Here are some ways to help prevent Plantar Fasciitis:
- Proper Footwear-if you are going to invest the time and the energy into exercising and living a healthy life I would first invest in a good pair of shoes with proper support. Especially if you have already had your fair share of injuries or are prone to injuries like myself. I have extremely flat feet so I wear inserts that support what little arch I have.
- Warm Up-Begin your workout with a light warm up.
- Stretch-Properly stretch after each workout. I have tight calves which is quite common in those that suffer from plantar fasciitis. I make sure I give my calves special attention after each and every workout.
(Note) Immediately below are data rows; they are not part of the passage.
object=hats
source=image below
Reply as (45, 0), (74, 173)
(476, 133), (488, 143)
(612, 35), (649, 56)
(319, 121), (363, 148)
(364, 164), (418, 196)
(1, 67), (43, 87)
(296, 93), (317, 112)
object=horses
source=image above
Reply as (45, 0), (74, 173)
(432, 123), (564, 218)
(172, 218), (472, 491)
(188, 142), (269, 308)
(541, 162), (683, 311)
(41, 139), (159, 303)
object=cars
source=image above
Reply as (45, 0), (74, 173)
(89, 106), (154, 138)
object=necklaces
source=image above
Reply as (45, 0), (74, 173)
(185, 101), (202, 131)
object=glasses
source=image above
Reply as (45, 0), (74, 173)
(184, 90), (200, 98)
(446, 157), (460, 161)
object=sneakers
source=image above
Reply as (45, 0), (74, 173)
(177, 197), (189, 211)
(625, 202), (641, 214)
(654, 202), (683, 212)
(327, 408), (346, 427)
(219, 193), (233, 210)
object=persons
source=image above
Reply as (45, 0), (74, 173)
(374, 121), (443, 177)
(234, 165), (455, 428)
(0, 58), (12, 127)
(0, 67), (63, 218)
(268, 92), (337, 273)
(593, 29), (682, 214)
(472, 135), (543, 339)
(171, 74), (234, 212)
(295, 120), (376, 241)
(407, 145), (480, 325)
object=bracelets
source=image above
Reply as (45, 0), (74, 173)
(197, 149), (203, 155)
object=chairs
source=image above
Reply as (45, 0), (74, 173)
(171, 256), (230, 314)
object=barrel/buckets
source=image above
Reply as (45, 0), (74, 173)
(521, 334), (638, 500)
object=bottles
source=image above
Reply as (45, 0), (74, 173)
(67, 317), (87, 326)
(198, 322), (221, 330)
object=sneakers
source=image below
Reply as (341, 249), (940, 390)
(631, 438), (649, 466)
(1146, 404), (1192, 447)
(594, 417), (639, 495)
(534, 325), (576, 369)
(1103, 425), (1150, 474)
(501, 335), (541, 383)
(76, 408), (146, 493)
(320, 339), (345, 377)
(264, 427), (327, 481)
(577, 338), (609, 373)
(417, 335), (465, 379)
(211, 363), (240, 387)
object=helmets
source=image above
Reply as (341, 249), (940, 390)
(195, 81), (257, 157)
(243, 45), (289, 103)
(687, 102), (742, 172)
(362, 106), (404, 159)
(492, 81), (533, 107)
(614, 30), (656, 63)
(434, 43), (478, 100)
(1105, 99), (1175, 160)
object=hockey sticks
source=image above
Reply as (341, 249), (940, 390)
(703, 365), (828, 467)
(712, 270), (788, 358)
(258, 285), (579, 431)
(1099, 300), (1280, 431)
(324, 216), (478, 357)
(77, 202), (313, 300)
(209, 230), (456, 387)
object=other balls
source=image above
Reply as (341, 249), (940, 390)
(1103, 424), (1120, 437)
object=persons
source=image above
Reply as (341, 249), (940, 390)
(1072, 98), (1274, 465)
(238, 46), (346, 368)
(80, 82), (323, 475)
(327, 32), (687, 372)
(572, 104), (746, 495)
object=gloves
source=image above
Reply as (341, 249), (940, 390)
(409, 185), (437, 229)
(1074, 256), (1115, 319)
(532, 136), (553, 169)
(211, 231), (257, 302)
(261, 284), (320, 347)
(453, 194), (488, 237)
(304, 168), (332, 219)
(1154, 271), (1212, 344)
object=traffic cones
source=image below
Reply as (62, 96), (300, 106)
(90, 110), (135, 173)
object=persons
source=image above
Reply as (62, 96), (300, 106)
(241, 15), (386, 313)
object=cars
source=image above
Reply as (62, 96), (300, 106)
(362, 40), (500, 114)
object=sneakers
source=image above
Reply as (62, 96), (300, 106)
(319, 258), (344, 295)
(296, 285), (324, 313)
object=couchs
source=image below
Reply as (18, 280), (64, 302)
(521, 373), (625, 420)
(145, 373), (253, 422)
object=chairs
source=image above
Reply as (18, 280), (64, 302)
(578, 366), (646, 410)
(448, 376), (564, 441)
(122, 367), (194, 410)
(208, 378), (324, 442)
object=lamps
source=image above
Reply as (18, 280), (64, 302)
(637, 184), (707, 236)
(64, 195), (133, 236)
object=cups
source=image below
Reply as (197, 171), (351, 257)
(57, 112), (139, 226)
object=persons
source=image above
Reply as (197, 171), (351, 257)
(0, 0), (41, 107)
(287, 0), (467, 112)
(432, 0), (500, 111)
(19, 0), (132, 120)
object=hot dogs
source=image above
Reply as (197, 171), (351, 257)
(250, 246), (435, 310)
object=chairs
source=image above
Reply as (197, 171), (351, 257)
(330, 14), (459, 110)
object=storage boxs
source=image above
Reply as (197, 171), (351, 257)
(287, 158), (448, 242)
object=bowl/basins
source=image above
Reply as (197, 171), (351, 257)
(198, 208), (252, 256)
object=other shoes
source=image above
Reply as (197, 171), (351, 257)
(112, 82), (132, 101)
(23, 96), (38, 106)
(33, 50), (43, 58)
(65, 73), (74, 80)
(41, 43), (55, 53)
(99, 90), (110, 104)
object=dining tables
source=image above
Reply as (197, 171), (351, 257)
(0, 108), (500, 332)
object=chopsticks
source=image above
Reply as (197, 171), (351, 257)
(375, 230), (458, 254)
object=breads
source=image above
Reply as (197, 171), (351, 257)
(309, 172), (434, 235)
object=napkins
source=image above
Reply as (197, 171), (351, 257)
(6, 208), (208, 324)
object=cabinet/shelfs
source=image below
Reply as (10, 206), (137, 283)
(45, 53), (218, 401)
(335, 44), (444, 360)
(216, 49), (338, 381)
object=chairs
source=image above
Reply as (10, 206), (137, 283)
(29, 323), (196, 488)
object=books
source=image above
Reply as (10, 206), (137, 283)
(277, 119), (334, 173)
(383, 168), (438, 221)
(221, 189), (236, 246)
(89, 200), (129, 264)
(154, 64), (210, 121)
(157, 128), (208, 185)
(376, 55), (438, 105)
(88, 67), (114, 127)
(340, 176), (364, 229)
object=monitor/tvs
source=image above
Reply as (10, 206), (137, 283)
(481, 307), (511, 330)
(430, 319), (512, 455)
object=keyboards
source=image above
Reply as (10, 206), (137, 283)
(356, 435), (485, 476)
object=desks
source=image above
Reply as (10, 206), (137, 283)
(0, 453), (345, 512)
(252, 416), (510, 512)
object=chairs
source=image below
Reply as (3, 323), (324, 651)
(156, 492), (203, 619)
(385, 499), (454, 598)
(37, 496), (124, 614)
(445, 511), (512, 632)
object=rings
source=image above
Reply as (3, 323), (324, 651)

Click here to see some exercises and stretches for plantar fasciitis.
- Massage-Massage your feet reguarly or use a ball to massage the bottom of your feet. You can use a tennis ball or any type of hard ball that you have around the house. I have heard great things about the Rubz Ball, but I have yet to try it out.
- RICE- Rest, Ice, Compression, Elevation. I used the Runner’s Remedy Wrap when I was having Achilles Tendon issues and really enjoyed it. Running Warehouse carries the same type of wrap for Plantar Fasciitis sufferers.
Again, I am not a doctor of any type of fitness professional. This is just what I have found works for me so I thought I would share.